Occasionally, I read an essay that is absolutely wonderful. It’s completely original in thought, context, or articulation, and it makes me laugh out loud with delight. When that happens, I am so proud of my student that I can’t wait to dish out compliments. Sometimes I stop what I’m doing and send a text or email. A perfect sentence is hard for professional writers to spit out, so it’s especially impressive when beginning writers do it well. I feel the urge to throw out candy like I’m riding with the krewe on a Mardi Gras float.

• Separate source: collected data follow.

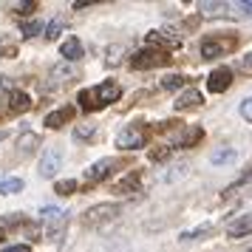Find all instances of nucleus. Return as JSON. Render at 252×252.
<instances>
[{
  "label": "nucleus",
  "instance_id": "nucleus-1",
  "mask_svg": "<svg viewBox=\"0 0 252 252\" xmlns=\"http://www.w3.org/2000/svg\"><path fill=\"white\" fill-rule=\"evenodd\" d=\"M198 9L204 17H216V20H241V17H252V3H227V0H201Z\"/></svg>",
  "mask_w": 252,
  "mask_h": 252
},
{
  "label": "nucleus",
  "instance_id": "nucleus-2",
  "mask_svg": "<svg viewBox=\"0 0 252 252\" xmlns=\"http://www.w3.org/2000/svg\"><path fill=\"white\" fill-rule=\"evenodd\" d=\"M119 213H122L119 204H96V207H91V210L82 216V224H85V227H91V229H99V227H105V224L116 221Z\"/></svg>",
  "mask_w": 252,
  "mask_h": 252
},
{
  "label": "nucleus",
  "instance_id": "nucleus-3",
  "mask_svg": "<svg viewBox=\"0 0 252 252\" xmlns=\"http://www.w3.org/2000/svg\"><path fill=\"white\" fill-rule=\"evenodd\" d=\"M63 161H65V150L60 148V145H51V148L43 150V156H40V164H37V173L43 176V179H54L63 167Z\"/></svg>",
  "mask_w": 252,
  "mask_h": 252
},
{
  "label": "nucleus",
  "instance_id": "nucleus-4",
  "mask_svg": "<svg viewBox=\"0 0 252 252\" xmlns=\"http://www.w3.org/2000/svg\"><path fill=\"white\" fill-rule=\"evenodd\" d=\"M235 43H238V37H232V34L210 37V40H204V43H201V57H207V60L224 57V54H229V51L235 48Z\"/></svg>",
  "mask_w": 252,
  "mask_h": 252
},
{
  "label": "nucleus",
  "instance_id": "nucleus-5",
  "mask_svg": "<svg viewBox=\"0 0 252 252\" xmlns=\"http://www.w3.org/2000/svg\"><path fill=\"white\" fill-rule=\"evenodd\" d=\"M119 167H122V161L119 159H99V161H94L91 167L85 170V179H88V182H105V179L114 176Z\"/></svg>",
  "mask_w": 252,
  "mask_h": 252
},
{
  "label": "nucleus",
  "instance_id": "nucleus-6",
  "mask_svg": "<svg viewBox=\"0 0 252 252\" xmlns=\"http://www.w3.org/2000/svg\"><path fill=\"white\" fill-rule=\"evenodd\" d=\"M116 148H119V150H139V148H145V130L136 127V125L119 130V136H116Z\"/></svg>",
  "mask_w": 252,
  "mask_h": 252
},
{
  "label": "nucleus",
  "instance_id": "nucleus-7",
  "mask_svg": "<svg viewBox=\"0 0 252 252\" xmlns=\"http://www.w3.org/2000/svg\"><path fill=\"white\" fill-rule=\"evenodd\" d=\"M170 57V54H164V51H156V48H145V51H139V54H133V68H156V65H161L164 60Z\"/></svg>",
  "mask_w": 252,
  "mask_h": 252
},
{
  "label": "nucleus",
  "instance_id": "nucleus-8",
  "mask_svg": "<svg viewBox=\"0 0 252 252\" xmlns=\"http://www.w3.org/2000/svg\"><path fill=\"white\" fill-rule=\"evenodd\" d=\"M145 46L170 54L173 48H179V37H176V34H164V32H150L148 40H145Z\"/></svg>",
  "mask_w": 252,
  "mask_h": 252
},
{
  "label": "nucleus",
  "instance_id": "nucleus-9",
  "mask_svg": "<svg viewBox=\"0 0 252 252\" xmlns=\"http://www.w3.org/2000/svg\"><path fill=\"white\" fill-rule=\"evenodd\" d=\"M94 94H96V102L99 105H111V102H116V99L122 96V88H119L116 80H105L102 85L94 88Z\"/></svg>",
  "mask_w": 252,
  "mask_h": 252
},
{
  "label": "nucleus",
  "instance_id": "nucleus-10",
  "mask_svg": "<svg viewBox=\"0 0 252 252\" xmlns=\"http://www.w3.org/2000/svg\"><path fill=\"white\" fill-rule=\"evenodd\" d=\"M229 82H232V71L229 68H216L210 77H207V88L213 94H221L229 88Z\"/></svg>",
  "mask_w": 252,
  "mask_h": 252
},
{
  "label": "nucleus",
  "instance_id": "nucleus-11",
  "mask_svg": "<svg viewBox=\"0 0 252 252\" xmlns=\"http://www.w3.org/2000/svg\"><path fill=\"white\" fill-rule=\"evenodd\" d=\"M227 235H229V238H244V235H252V213L238 216L235 221H229Z\"/></svg>",
  "mask_w": 252,
  "mask_h": 252
},
{
  "label": "nucleus",
  "instance_id": "nucleus-12",
  "mask_svg": "<svg viewBox=\"0 0 252 252\" xmlns=\"http://www.w3.org/2000/svg\"><path fill=\"white\" fill-rule=\"evenodd\" d=\"M60 54H63V60H65V63H74V60H82L85 48H82V43L77 40V37H68V40H63Z\"/></svg>",
  "mask_w": 252,
  "mask_h": 252
},
{
  "label": "nucleus",
  "instance_id": "nucleus-13",
  "mask_svg": "<svg viewBox=\"0 0 252 252\" xmlns=\"http://www.w3.org/2000/svg\"><path fill=\"white\" fill-rule=\"evenodd\" d=\"M198 105H201V94L195 88H187V91L179 94V99L173 102V108L176 111H187V108H198Z\"/></svg>",
  "mask_w": 252,
  "mask_h": 252
},
{
  "label": "nucleus",
  "instance_id": "nucleus-14",
  "mask_svg": "<svg viewBox=\"0 0 252 252\" xmlns=\"http://www.w3.org/2000/svg\"><path fill=\"white\" fill-rule=\"evenodd\" d=\"M23 179H17V176H0V195H17L23 193Z\"/></svg>",
  "mask_w": 252,
  "mask_h": 252
},
{
  "label": "nucleus",
  "instance_id": "nucleus-15",
  "mask_svg": "<svg viewBox=\"0 0 252 252\" xmlns=\"http://www.w3.org/2000/svg\"><path fill=\"white\" fill-rule=\"evenodd\" d=\"M71 116H74V108H60V111H51V114L46 116V125L48 127H63Z\"/></svg>",
  "mask_w": 252,
  "mask_h": 252
},
{
  "label": "nucleus",
  "instance_id": "nucleus-16",
  "mask_svg": "<svg viewBox=\"0 0 252 252\" xmlns=\"http://www.w3.org/2000/svg\"><path fill=\"white\" fill-rule=\"evenodd\" d=\"M238 159V153H235V148H218L213 150V156H210V161L216 164V167H224V164H229V161Z\"/></svg>",
  "mask_w": 252,
  "mask_h": 252
},
{
  "label": "nucleus",
  "instance_id": "nucleus-17",
  "mask_svg": "<svg viewBox=\"0 0 252 252\" xmlns=\"http://www.w3.org/2000/svg\"><path fill=\"white\" fill-rule=\"evenodd\" d=\"M37 145H40V136H37V133H23V136H20V145H17V153H20V156H32L37 150Z\"/></svg>",
  "mask_w": 252,
  "mask_h": 252
},
{
  "label": "nucleus",
  "instance_id": "nucleus-18",
  "mask_svg": "<svg viewBox=\"0 0 252 252\" xmlns=\"http://www.w3.org/2000/svg\"><path fill=\"white\" fill-rule=\"evenodd\" d=\"M9 108H12V111H29V108H32V96L23 94V91H12L9 94Z\"/></svg>",
  "mask_w": 252,
  "mask_h": 252
},
{
  "label": "nucleus",
  "instance_id": "nucleus-19",
  "mask_svg": "<svg viewBox=\"0 0 252 252\" xmlns=\"http://www.w3.org/2000/svg\"><path fill=\"white\" fill-rule=\"evenodd\" d=\"M116 193H133V190H139V173H127L125 179H119V182L114 184Z\"/></svg>",
  "mask_w": 252,
  "mask_h": 252
},
{
  "label": "nucleus",
  "instance_id": "nucleus-20",
  "mask_svg": "<svg viewBox=\"0 0 252 252\" xmlns=\"http://www.w3.org/2000/svg\"><path fill=\"white\" fill-rule=\"evenodd\" d=\"M65 224H68V216L65 218H57V221H48L46 224V235L51 241H60V235L65 232Z\"/></svg>",
  "mask_w": 252,
  "mask_h": 252
},
{
  "label": "nucleus",
  "instance_id": "nucleus-21",
  "mask_svg": "<svg viewBox=\"0 0 252 252\" xmlns=\"http://www.w3.org/2000/svg\"><path fill=\"white\" fill-rule=\"evenodd\" d=\"M210 232H213V224H201V227L182 232V235H179V241H201L204 235H210Z\"/></svg>",
  "mask_w": 252,
  "mask_h": 252
},
{
  "label": "nucleus",
  "instance_id": "nucleus-22",
  "mask_svg": "<svg viewBox=\"0 0 252 252\" xmlns=\"http://www.w3.org/2000/svg\"><path fill=\"white\" fill-rule=\"evenodd\" d=\"M122 57H125V48L122 46H108V51H105V65L114 68V65L122 63Z\"/></svg>",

Mostly, however, I slog through hastily written, unexamined arguments that fail to live up to the student’s potential. I think that work is beneath me. As a teacher, my job is to inspire more than the mundane from my students.

When I succeed, I can honestly say I’ve made a difference in my student’s ability to communicate for the rest of his or her life. What could be more important than that? When they fail, either because of their inability to do the work or their unwillingness to put forth the effort, I feel depressed, frustrated, and weary to my bones.

I’m always searching for new ways to teach. Language, like life, is always evolving—for better or worse. Teachers like me have to be quick on our feet, adaptable, open to new ideas, and excited to be in the classroom with our students. I still feel that surge of adrenalin when I walk in a classroom, and I begin every class by saying: “I’m so glad to see you!” The day I can’t say that will be the day I quit teaching.